Crise au Soudan: Le défi diplomatique de l'Égypte

  • Les affrontements entre les forces militaires soudanaises et le groupe paramilitaire ont fait des dizaines de morts depuis le 15 avril
  • La prise en otage de soldats égyptiens par des rebelles soudanais illustre la gravité de la situation

LE CAIRE: Les tensions entre les factions au pouvoir au Soudan ont explosé samedi lorsque des camions équipés de mitrailleuses et des chars ont circulé dans les rues de Khartoum, ville de 5,2 millions d'habitants. Des frappes aériennes et des tirs d'artillerie ont bombardé des quartiers de toutes parts, déclenchant des incendies et faisant des dégâts.

Les combats se sont rapidement étendus à l'ensemble du pays, de Merowe, au nord, à El-Obeid, au sud.

Pour l'Égypte, la situation au Soudan voisin représente bien plus qu'une simple crise sécuritaire à ses portes. Samedi après-midi, une publication diffusée sur Twitter montrait plusieurs soldats égyptiens détenus près de Merowe. Des informations faisaient état de la présence de l'armée égyptienne à l'aéroport de Merowe, qui sert de base pour des exercices militaires conjoints entre les deux armées.

Dans des déclarations aux médias, Ibrahim al-Shwaimi, ancien vice-ministre égyptien des Affaires étrangères, a précisé que les troupes détenues effectuaient des exercices d'entraînement conjoints avec l'armée soudanaise et qu'elles n'étaient pas parties au conflit.

Les préoccupations de l'Égypte quant à la stabilité du Soudan ne surprennent pas, étant donné la longue histoire des relations fluctuantes entre le Caire et Khartoum. Bien que l'Égypte ait investi des millions dans des projets de développement au Soudan, de nombreuses questions telles que les revendications territoriales sur la partie orientale de la frontière égypto-soudanaise et l'utilisation de l'eau du Nil restent litigieuses.

«L'Égypte recherche la stabilité du Soudan, l'unité du territoire soudanais, la préservation des institutions de l'État soudanais et la solidité de ses forces armées.
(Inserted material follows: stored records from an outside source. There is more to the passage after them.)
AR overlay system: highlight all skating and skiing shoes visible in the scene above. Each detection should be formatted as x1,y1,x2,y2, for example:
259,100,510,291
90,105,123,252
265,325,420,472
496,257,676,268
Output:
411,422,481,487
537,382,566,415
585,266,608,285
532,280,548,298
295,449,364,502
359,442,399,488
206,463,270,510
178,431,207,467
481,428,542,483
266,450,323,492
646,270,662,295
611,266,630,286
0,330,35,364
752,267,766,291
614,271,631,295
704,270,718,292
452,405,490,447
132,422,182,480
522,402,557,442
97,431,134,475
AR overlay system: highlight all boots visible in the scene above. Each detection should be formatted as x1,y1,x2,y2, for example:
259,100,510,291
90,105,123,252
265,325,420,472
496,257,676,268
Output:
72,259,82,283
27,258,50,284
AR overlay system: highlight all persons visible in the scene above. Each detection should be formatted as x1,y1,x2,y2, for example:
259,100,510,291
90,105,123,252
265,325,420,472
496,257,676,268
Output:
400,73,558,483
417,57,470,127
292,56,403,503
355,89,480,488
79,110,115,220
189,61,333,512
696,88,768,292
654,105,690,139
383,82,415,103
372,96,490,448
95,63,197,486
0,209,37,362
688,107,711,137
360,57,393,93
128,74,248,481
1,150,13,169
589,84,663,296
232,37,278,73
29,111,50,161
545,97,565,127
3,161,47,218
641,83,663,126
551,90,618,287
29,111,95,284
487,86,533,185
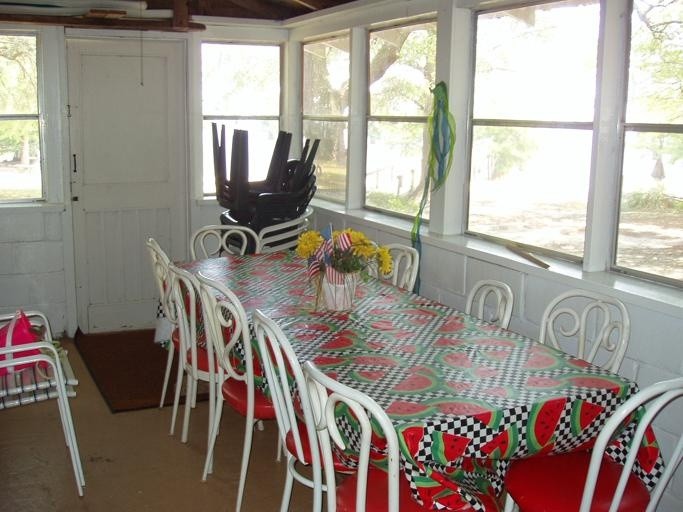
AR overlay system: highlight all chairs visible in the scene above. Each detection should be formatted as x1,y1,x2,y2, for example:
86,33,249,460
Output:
1,312,87,497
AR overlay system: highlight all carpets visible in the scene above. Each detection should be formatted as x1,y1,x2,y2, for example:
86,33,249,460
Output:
72,328,210,413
La stabilité et la force du Soudan protègent la sécurité nationale égyptienne, avec environ 1 200 kilomètres de frontières communes avec nos frères du Soudan, préviennent l'infiltration de terroristes sur nos terres», a déclaré le député égyptien Mahmoud Badr à Arab News.
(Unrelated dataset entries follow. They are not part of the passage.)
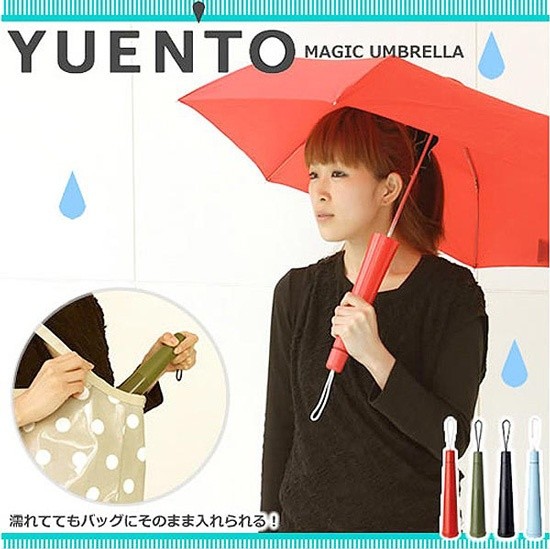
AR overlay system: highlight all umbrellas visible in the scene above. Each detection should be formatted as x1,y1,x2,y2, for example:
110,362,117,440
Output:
178,56,549,422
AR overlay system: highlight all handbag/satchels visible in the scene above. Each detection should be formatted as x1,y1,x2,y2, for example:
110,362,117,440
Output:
13,324,146,503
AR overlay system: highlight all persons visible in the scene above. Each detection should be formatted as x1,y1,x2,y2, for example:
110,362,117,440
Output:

Image satellite d'avions civils en flammes, à l'aéroport de Khartoum, le 16 avril 2023 (Photo, Maxar Technologies via AP).

«De toute manière, les grandes forces armées égyptiennes sont en mesure de maintenir la sécurité dans le sud du pays, comme elles l'ont fait auparavant dans l'ouest, et nous souhaitons au peuple soudanais prospérité et stabilité», a-t-il ajouté.

En seulement deux jours de violence, des dizaines de Soudanais ont été tués et plus de 600 blessés. Les civils sont pris entre deux feux, les enfants sont piégés dans les écoles et les hôpitaux sont complètement débordés par le nombre croissant de victimes.

De nombreux civils, dont trois employés du Programme alimentaire mondial des Nations unies, ont été tués. Les aéroports du pays ont fermé et le principal fournisseur de télécommunications ainsi que les chaînes de télévision ont interrompu leurs services dimanche.

Cette dernière explosion de la violence achève plusieurs mois de tension politique et plusieurs jours de mobilisation militaire. Les affrontements découlent d'événements survenus il y a plusieurs années, après la destitution de l'ancien président soudanais Omar el-Béchir lors d'une révolution en 2019 et l’établissement d’un gouvernement intérimaire.

Deux ans plus tard, le général Abdel Fattah al-Burhan des forces armées soudanaises et le général Mohammed Hamdan Dagalo des Forces paramilitaires de soutien rapide (RSF) ont pris le pouvoir et mis en place une junte militaire.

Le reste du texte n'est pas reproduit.